6102 sayılı Türk Ticaret Kanunu (TTK)’nın 3. maddesi hükmüne göre, bu Kanunda düzenlenen hususlarla bir ticari işletmeyi ilgilendiren bütün işlem ve fiiller ticari işlerdendir. Bir işin ticari veya adi olması, farklı kuralların uygulanmasını gerektirir. Bir işin ticari olup olmadığını kanunda öngörülen kurallar uyarınca saptamak gerekir. Eğer iş ticari ise özel ticari kuralların uygulanması zorunlu olur. Ticari işletmeyi ilgilendiren bütün işler, yani haklı veya haksız fiil yahut işletmeyi ilgilendiren her iş ayrık durumlar dışında ticari iş sayılır. Bu işler, eğer bir ticari işletmeyi ilgilendirmiyorsa ticari iş sayılmazlar (ERİŞ Gönen, Gerekçeli- Açıklamalı- İçtihatlı 6335 Sayılı Kanunla Güncellenmiş Yeni TTK Hükümlerine Göre Ticari İşletme ve Şirketler Ticaret Sicili Yönetmeliği ve İlgili Tebliğler, Seçkin Yayınevi, 1. Baskı, Mart 2013, 1. Cilt, Sh, 323).
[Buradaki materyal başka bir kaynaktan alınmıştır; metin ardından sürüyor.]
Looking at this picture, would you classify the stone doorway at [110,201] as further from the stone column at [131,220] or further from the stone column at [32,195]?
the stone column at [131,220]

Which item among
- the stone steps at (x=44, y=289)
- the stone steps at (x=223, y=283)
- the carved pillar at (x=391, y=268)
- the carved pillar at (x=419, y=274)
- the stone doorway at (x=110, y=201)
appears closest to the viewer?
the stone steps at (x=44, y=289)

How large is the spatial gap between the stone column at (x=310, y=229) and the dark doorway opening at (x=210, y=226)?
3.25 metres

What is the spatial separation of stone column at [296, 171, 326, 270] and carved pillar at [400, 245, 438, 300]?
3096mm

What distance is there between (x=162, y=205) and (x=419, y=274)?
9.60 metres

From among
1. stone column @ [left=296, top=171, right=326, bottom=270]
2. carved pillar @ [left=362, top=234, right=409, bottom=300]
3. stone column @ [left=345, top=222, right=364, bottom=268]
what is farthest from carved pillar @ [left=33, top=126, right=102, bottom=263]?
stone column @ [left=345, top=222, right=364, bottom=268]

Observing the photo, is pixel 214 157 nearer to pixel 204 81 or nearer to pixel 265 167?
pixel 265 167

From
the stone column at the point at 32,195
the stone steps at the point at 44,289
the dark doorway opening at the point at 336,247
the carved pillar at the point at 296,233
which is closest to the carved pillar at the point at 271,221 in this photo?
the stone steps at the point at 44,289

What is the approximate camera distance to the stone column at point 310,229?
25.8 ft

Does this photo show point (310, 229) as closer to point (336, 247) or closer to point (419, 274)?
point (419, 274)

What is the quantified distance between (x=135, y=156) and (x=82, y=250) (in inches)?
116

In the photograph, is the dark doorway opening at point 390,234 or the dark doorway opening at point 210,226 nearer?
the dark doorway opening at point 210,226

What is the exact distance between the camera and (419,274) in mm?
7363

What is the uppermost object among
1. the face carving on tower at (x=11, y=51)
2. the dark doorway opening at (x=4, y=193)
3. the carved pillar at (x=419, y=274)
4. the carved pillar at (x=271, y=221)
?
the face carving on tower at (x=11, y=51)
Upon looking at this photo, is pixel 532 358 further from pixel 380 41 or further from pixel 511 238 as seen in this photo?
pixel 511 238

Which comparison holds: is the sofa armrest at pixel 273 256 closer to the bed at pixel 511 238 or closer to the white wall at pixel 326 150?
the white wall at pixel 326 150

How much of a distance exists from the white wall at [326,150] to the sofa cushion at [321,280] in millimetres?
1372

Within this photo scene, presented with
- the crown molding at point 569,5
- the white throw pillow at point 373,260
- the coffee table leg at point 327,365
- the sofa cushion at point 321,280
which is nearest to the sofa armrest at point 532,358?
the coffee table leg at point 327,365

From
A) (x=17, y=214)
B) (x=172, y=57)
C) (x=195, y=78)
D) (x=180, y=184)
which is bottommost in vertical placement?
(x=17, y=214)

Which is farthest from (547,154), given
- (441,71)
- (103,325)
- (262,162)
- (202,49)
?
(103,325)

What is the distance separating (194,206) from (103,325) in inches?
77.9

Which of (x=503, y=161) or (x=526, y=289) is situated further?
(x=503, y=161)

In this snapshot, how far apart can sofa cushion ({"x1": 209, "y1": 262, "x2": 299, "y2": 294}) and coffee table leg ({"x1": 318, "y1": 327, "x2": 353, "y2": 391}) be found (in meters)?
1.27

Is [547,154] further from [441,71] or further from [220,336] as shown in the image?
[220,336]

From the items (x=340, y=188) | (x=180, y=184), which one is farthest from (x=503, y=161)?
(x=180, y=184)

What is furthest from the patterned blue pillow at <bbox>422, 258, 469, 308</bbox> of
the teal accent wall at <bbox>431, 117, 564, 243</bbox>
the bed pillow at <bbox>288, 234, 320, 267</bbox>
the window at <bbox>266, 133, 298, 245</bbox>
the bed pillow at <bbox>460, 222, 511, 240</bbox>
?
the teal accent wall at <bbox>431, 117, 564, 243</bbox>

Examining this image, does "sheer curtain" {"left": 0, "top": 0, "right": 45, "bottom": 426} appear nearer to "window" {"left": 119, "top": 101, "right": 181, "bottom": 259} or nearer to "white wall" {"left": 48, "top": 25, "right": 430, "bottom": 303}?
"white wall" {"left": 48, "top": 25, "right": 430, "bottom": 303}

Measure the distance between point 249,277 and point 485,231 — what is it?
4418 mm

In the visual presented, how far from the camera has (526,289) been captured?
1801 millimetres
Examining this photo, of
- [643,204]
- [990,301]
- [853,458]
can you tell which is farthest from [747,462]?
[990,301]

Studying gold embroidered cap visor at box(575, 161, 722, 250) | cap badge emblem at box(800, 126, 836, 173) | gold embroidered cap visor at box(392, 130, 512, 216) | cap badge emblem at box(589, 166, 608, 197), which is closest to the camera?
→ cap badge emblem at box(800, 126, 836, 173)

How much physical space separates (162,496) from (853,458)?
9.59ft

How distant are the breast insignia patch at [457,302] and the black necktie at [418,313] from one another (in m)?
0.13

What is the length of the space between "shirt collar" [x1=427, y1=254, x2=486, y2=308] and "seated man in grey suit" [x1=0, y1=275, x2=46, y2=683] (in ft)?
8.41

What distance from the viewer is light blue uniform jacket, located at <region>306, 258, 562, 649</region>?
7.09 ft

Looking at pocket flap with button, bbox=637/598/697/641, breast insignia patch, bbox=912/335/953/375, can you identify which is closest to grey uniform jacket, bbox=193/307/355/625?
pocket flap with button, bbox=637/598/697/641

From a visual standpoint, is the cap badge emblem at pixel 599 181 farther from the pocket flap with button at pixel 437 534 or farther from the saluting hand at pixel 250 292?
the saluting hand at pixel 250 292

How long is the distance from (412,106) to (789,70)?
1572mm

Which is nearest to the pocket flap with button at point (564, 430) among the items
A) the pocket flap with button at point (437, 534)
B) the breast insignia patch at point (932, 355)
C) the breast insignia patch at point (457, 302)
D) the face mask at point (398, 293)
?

Ticari davalar ise aynı Kanunun 4/1 maddesinde tanımlanmıştır. Bu maddeye göre, her iki tarafın da ticari işletmesiyle ilgili hususlardan doğan hukuk davaları ile ticari nitelikteki çekişmesiz yargı işleri ve tarafların tacir olup olmadıklarına bakılmaksızın Türk Medenî Kanununun, rehin karşılığında ödünç verme işi ile uğraşanlar hakkındaki 962 ilâ 969 uncu maddelerinde, 6098 sayılı Türk Borçlar Kanunu’nun malvarlığının veya işletmenin devralınması ile işletmelerin birleşmesi ve şekil değiştirmesi hakkındaki 202 ve 203, rekabet yasağına ilişkin 444 ve 447,  yayın sözleşmesine dair 487 ilâ 501, kredi mektubu ve kredi emrini düzenleyen 515 ilâ 519, komisyon sözleşmesine ilişkin 532 ilâ 545, ticari temsilciler, ticari vekiller ve diğer tacir yardımcıları için öngörülmüş bulunan 547 ilâ 554, havale hakkındaki 555 ilâ 560, saklama sözleşmelerini düzenleyen 561 ilâ 580 inci maddelerinde; fikrî mülkiyet hukukuna dair mevzuatta; borsa, sergi, panayır ve pazarlar ile antrepo ve ticarete özgü diğer yerlere ilişkin özel hükümlerde ve bankalara, diğer kredi kuruluşlarına, finansal kurumlara ve ödünç para verme işlerine ilişkin düzenlemelerde öngörülen hususlardan doğan hukuk davaları ticari dava sayılır. Bu maddeye göre bir davanın ticari dava sayılabilmesi için tarafların her ikisinin tacir olması ve uyuşmazlığın her iki tarafın ticari işletmesiyle ilgili hususlardan doğması veya ticari nitelikte çekişmesiz yargı işi olması veyahut da açılan davanın maddede altı bent halinde sayılan davalardan olması gerekir. Taraflardan biri tacir değilse veya tacir olmasına rağmen uyuşmazlığın ticari işletmeyle ilgisi yoksa ticari davanın varlığından söz edilemez.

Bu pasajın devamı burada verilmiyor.